Multiple linear regression

Let’s now investigate multiple linear regression (MLR), where several output depends on more than one input variable:

\begin{cases} y_1 = w_1 \, x_1 + w_2 \, x_2 + b_1\\ \\ y_2 = w_3 \, x_1 + w_4 \, x_2 + b_2\\ \end{cases}

The California Housing Dataset consists of price of houses in various places in California. Alongside with the price of over 20000 houses, the dataset provides 8 features:

The California housing dataset can be directly downloaded from scikit-learn:

import numpy as np
import matplotlib.pyplot as plt

from sklearn.datasets import fetch_california_housing

dataset = fetch_california_housing()

X = dataset.data
t = dataset.target

print(X.shape)
print(t.shape)
(20640, 8)
(20640,)

There are 20640 samples with 8 input features and one output (the price). The following cell decribes the dataset:

print(dataset.DESCR)
.. _california_housing_dataset:

California Housing dataset
--------------------------

**Data Set Characteristics:**

    :Number of Instances: 20640

    :Number of Attributes: 8 numeric, predictive attributes and the target

    :Attribute Information:
        - MedInc        median income in block group
        - HouseAge      median house age in block group
        - AveRooms      average number of rooms per household
        - AveBedrms     average number of bedrooms per household
        - Population    block group population
        - AveOccup      average number of household members
        - Latitude      block group latitude
        - Longitude     block group longitude

    :Missing Attribute Values: None

This dataset was obtained from the StatLib repository.
https://www.dcc.fc.up.pt/~ltorgo/Regression/cal_housing.html

The target variable is the median house value for California districts,
expressed in hundreds of thousands of dollars ($100,000).

This dataset was derived from the 1990 U.S. census, using one row per census
block group.
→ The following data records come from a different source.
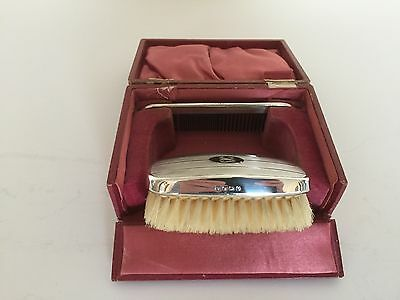 Nice Cased Solid Silver Brush And Comb Set (Birmingham 1927)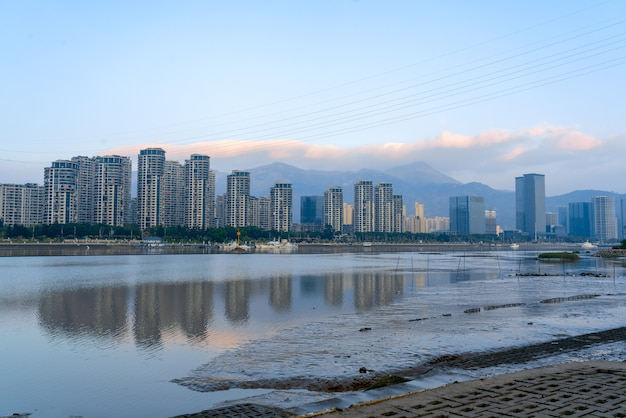 Het blauwe gebouw in fuzhou staat aan de rivier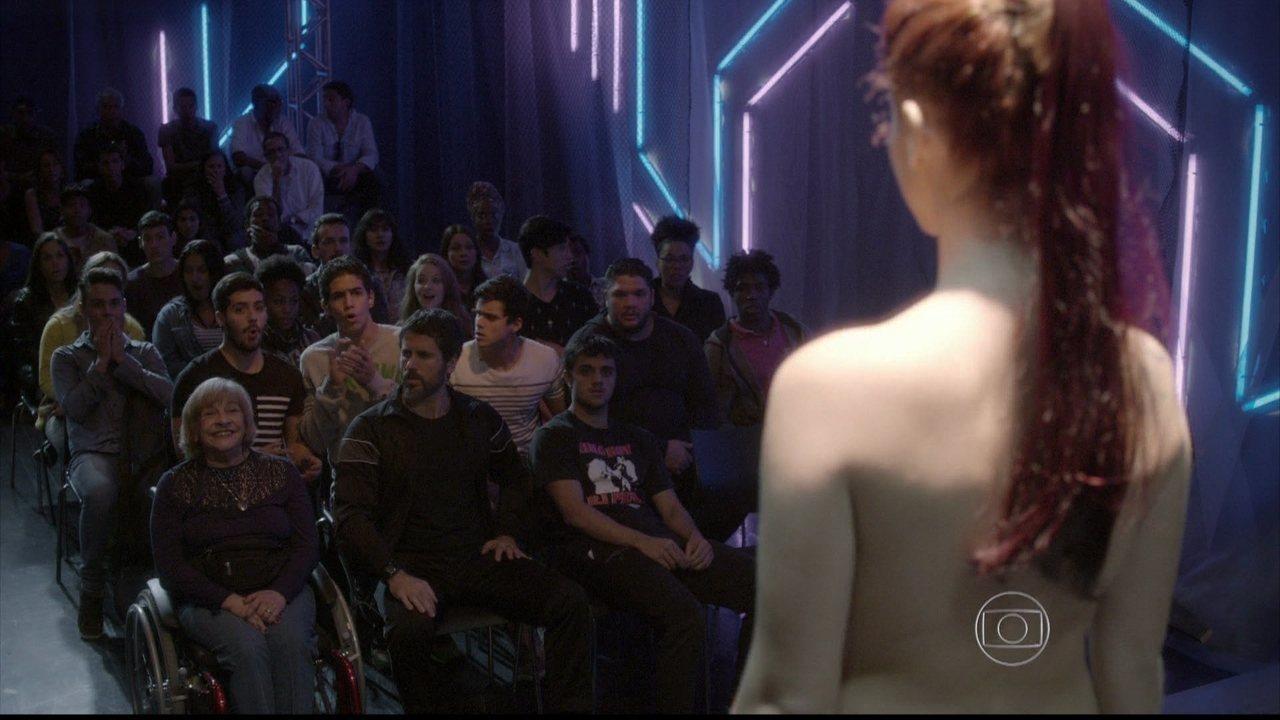 Malhação - capítulo de segunda-feira, dia 18/08/2014, na íntegra - Bárbara se despe no palco e Cobra fica enciumado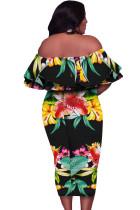 Vestido preto sem ombro floral plus size midi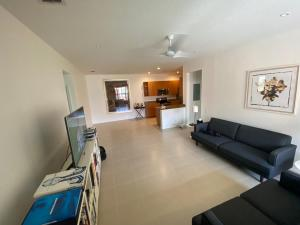 3549  Forest Hill Boulevard 18 For Sale 10638245, FL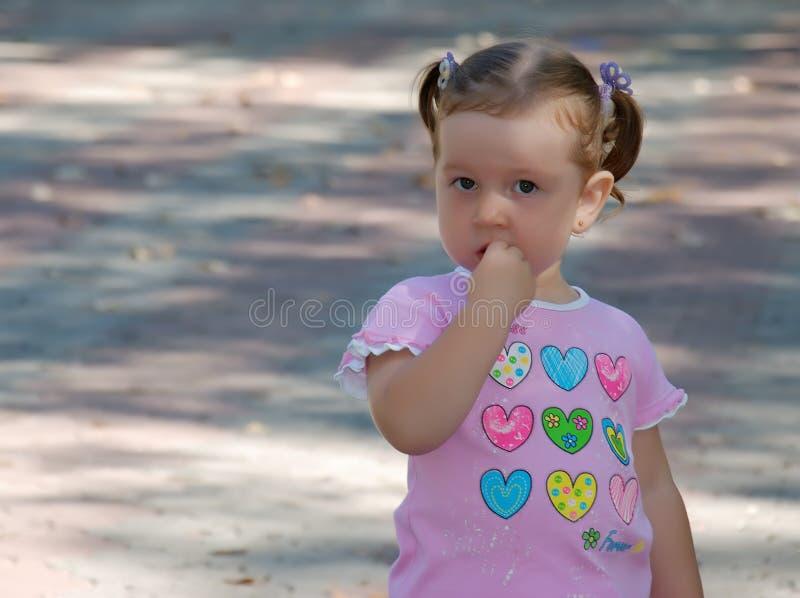 Konfus Mädchen lizenzfreies stockfoto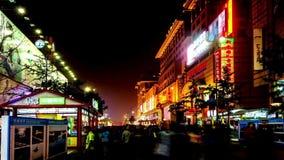 Passeio ao longo da rua de Wangfujing em nigh video estoque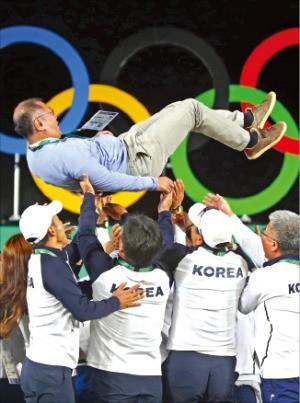 한국 양궁 대표팀 선수들이 13일(한국시간) 리우데자네이루 삼보드로무 경기장에서 정의선 대한양궁협회 회장 을 헹가래치고 있다. 연합뉴스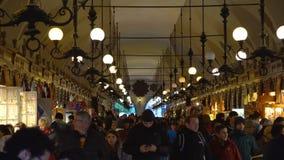 克拉科夫,波兰- 2017年10月8日:布料寻找礼物和纪念品的霍尔游人 股票录像
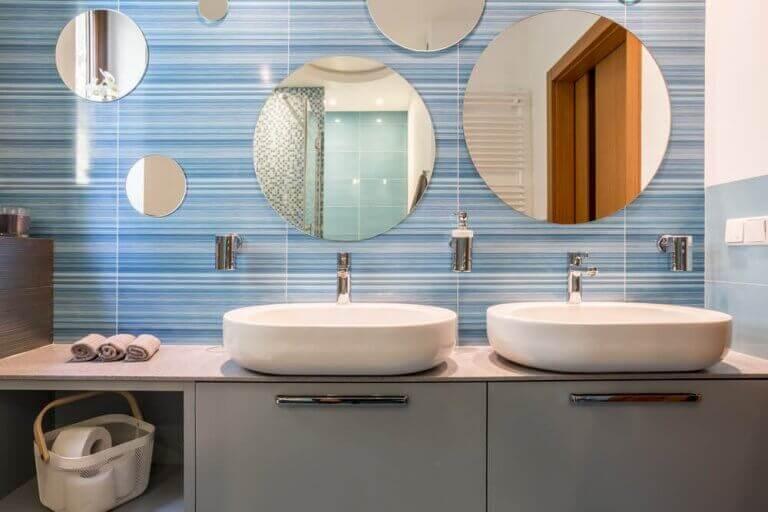 욕실 싱크대: 다른 장식 공식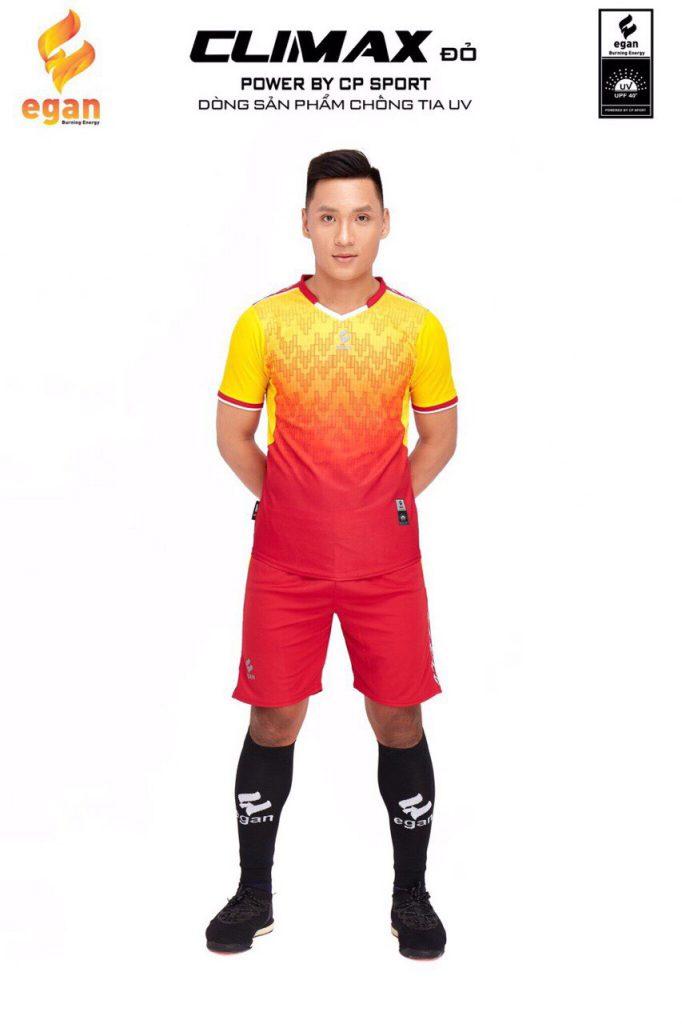 Áo bóng đá Egan Climax màu vàng phối đỏ năm 2020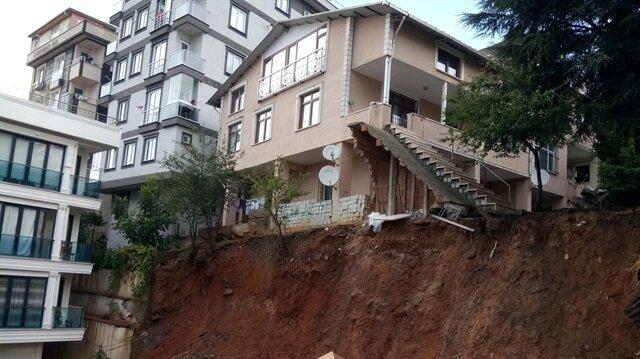 Sancaktepe'de toprak kayması: Binanın çökme riski var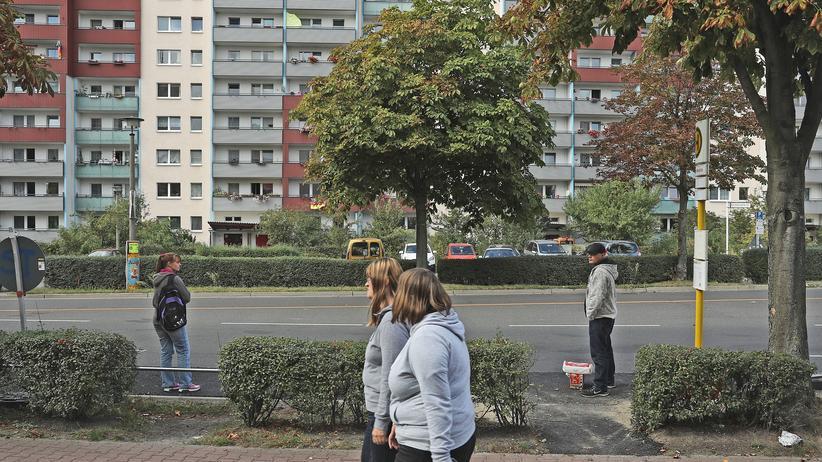 Einkommen: Passanten im Stadtteil Hellersdorf in der Nähe eines Wohnhauses aus der kommunistischen Ära.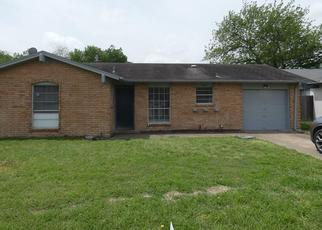 Foreclosed Home in Garland 75040 QUEBEC DR - Property ID: 4380279718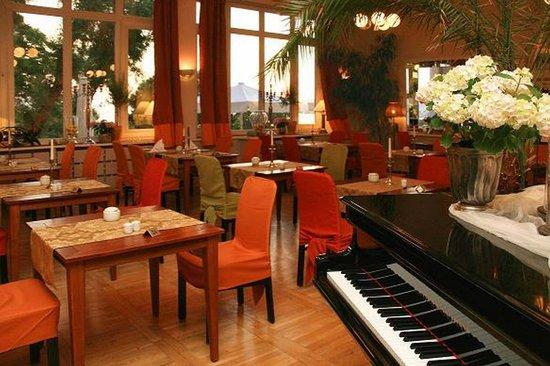 Panorama Hotel-Restaurant Lohme: Saal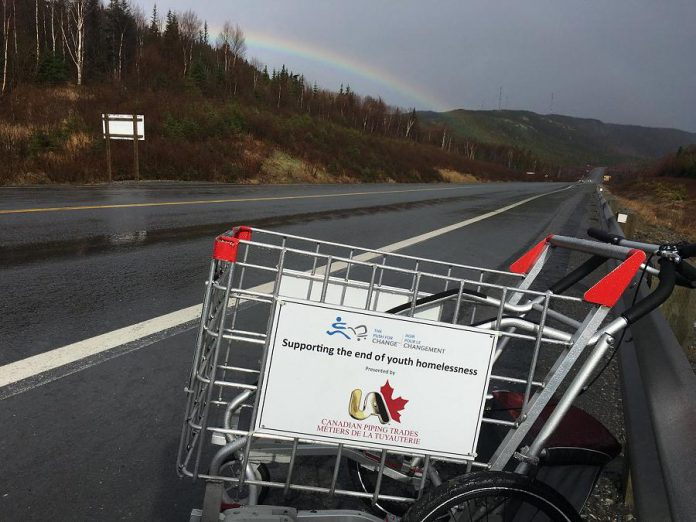 Joe's shopping cart is a symbol of homelessness (photo: The Push for Change)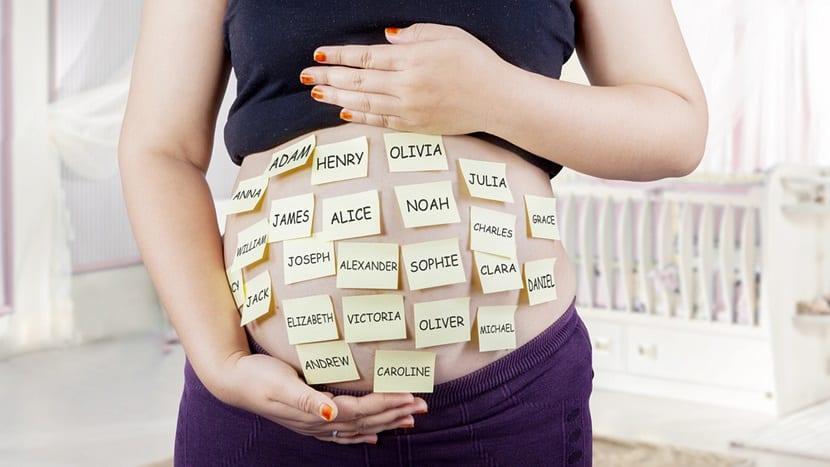 Barriga de embarazada con nombres de bebés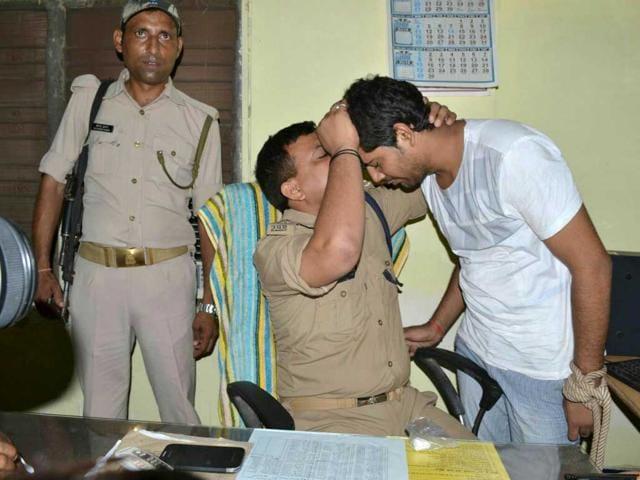 Kanpur-police-official-kisses-murder-accused-Piyush-Shyam-Dasani-on-the-forehead-during-custodial-remand-Haidar-Naqvi-HT-Photo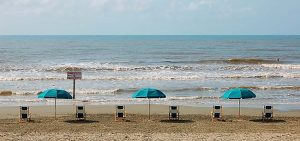Here is a guide to Galveston beaches! Find the perfect beach destination for your next vacation! There are beaches for a variety of interests! Don't miss out on the perfect Galveston beach day!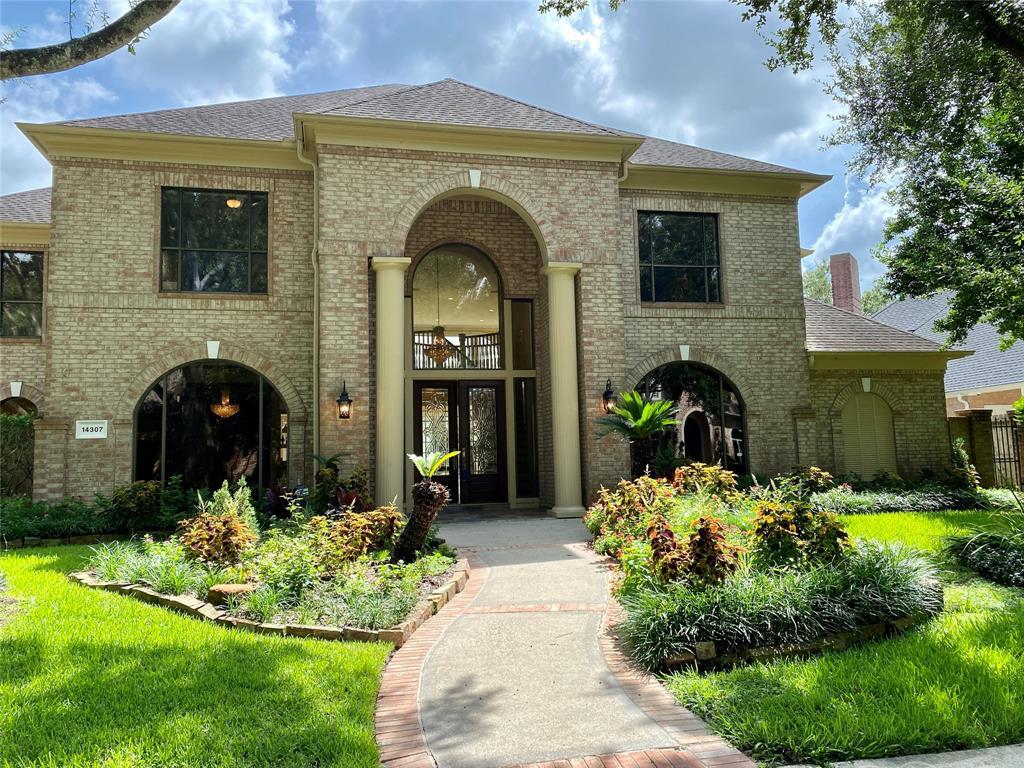 14307 Golf View Trail, Houston, TX 77059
A block group is the smallest geographical unit for which the U.S.
Census Bureau publishes sample data (a block group typically has a population
of 600 to 3,000 people).

An household is a group of people residing within a home. Since the average
number of rooms and bedrooms in this dataset are provided per household, these
columns may take surpinsingly large values for block groups with few households
and many empty houses, such as vacation resorts.

It can be downloaded/loaded using the
:func:`sklearn.datasets.fetch_california_housing` function.

.. topic:: References

    - Pace, R. Kelley and Ronald Barry, Sparse Spatial Autoregressions,
      Statistics and Probability Letters, 33 (1997) 291-297

The following cell allows to visualize how each feature influences the price individually:

plt.figure(figsize=(12, 15))

for i in range(8):
    plt.subplot(4, 2 , i+1)
    plt.scatter(X[:, i], t)
    plt.title(dataset.feature_names[i])
plt.show()

Linear regression

Q: Apply MLR on the California data using the same LinearRegression method of scikit-learn as last time. Print the mse, plot how the predictions predict the price for each feature, and plot the prediction y against the true value t for each sample as in the last exercise. Does it work well?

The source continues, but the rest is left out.